--- Work to do ---
Copy everything from the line containing "Looking at each" down to the end of the material, changing "wet rock" to "damp rock" and leaving the rest untouched.

:: Extracted material ::

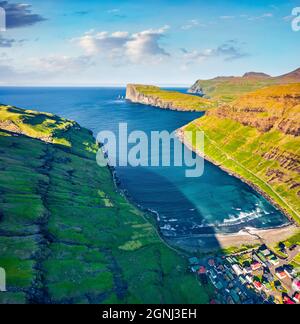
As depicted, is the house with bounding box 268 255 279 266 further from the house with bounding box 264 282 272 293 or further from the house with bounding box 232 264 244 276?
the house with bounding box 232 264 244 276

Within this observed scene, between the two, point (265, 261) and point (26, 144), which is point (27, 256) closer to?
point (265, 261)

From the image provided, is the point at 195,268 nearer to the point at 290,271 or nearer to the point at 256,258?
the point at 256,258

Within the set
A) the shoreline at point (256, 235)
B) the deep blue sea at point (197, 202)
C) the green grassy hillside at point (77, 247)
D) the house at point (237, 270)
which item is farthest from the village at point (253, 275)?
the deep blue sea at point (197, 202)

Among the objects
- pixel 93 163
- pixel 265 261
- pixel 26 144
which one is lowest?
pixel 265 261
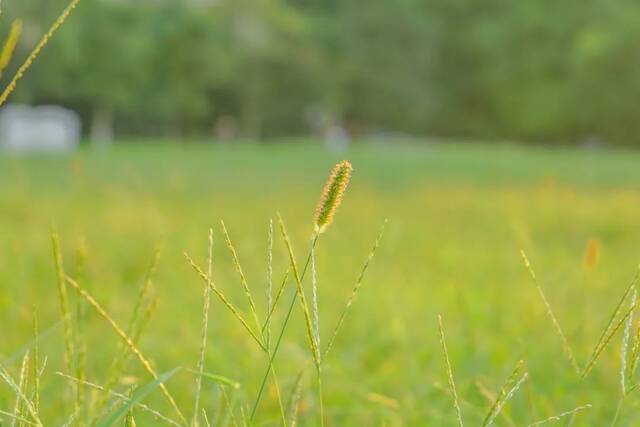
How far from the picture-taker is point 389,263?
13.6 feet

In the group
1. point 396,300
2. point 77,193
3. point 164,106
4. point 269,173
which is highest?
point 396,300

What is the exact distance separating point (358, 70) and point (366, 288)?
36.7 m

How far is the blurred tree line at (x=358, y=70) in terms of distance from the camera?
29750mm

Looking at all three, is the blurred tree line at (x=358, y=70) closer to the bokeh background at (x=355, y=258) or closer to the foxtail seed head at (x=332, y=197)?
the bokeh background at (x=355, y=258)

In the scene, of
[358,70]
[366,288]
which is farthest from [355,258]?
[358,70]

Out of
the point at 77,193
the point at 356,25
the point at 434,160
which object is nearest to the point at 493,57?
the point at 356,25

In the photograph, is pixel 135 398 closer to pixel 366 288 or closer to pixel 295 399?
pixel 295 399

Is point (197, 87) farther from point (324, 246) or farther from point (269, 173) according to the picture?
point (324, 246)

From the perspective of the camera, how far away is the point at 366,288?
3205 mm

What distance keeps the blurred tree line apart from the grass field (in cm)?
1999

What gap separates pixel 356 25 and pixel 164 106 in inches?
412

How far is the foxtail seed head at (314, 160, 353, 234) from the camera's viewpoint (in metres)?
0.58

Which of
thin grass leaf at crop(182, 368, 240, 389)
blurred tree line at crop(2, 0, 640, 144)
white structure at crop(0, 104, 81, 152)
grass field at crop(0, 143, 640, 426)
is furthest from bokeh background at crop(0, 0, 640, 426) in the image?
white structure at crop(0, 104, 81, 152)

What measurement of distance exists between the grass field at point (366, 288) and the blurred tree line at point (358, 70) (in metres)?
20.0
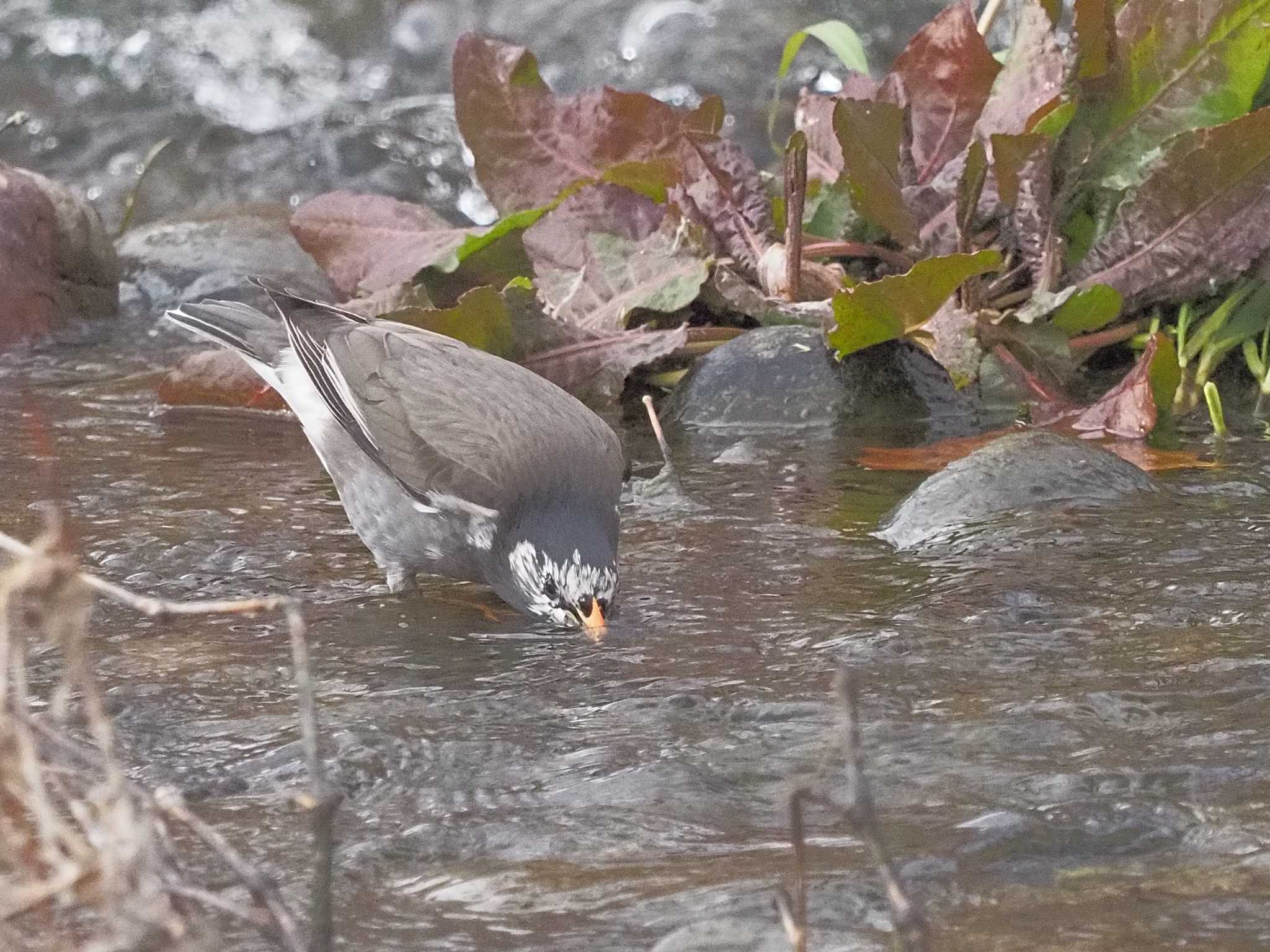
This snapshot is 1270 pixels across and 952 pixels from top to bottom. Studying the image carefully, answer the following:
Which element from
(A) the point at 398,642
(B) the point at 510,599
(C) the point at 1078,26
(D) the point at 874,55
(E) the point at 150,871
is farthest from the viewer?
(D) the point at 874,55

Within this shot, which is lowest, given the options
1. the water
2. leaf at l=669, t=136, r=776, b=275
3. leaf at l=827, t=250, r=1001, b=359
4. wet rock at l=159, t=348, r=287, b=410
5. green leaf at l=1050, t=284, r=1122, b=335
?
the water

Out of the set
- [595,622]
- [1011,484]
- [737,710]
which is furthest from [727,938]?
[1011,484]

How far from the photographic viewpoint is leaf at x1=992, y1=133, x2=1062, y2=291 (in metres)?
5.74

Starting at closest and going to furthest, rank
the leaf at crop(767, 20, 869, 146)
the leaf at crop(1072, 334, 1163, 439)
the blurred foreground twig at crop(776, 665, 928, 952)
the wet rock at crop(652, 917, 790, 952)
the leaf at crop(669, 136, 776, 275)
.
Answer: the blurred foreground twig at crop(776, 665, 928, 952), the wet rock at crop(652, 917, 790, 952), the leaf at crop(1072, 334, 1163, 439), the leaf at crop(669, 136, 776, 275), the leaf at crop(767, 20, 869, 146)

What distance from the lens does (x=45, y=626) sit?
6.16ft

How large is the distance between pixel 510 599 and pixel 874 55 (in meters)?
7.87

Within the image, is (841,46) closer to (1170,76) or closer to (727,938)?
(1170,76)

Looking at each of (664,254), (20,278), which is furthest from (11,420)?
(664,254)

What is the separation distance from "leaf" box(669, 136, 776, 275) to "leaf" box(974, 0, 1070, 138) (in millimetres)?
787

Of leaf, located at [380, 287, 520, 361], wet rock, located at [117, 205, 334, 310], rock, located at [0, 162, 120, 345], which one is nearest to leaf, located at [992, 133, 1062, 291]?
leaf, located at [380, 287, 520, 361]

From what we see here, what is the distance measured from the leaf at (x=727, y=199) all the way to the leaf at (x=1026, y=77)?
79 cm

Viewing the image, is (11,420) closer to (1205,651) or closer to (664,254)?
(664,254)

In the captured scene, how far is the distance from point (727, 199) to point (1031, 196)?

:::

--- Exercise response ---
Looking at each of (664,254), (20,278), which is furthest from (11,420)?
(664,254)

What is the separation distance from "leaf" box(669, 136, 776, 275) to "leaf" box(974, 0, 1070, 138) (in millimetres)?
787

Of leaf, located at [380, 287, 520, 361], damp rock, located at [117, 205, 334, 310], rock, located at [0, 162, 120, 345], which one is nearest to leaf, located at [992, 133, 1062, 291]?
leaf, located at [380, 287, 520, 361]

From what we see here, what is the distance measured from the leaf at (x=727, y=199) all the way to the leaf at (x=1026, y=77)?
79 cm

Viewing the image, is (11,420) closer to (1205,651) or closer to (664,254)?
(664,254)

In the captured scene, how far is the distance from point (727, 199) to point (1031, 196)?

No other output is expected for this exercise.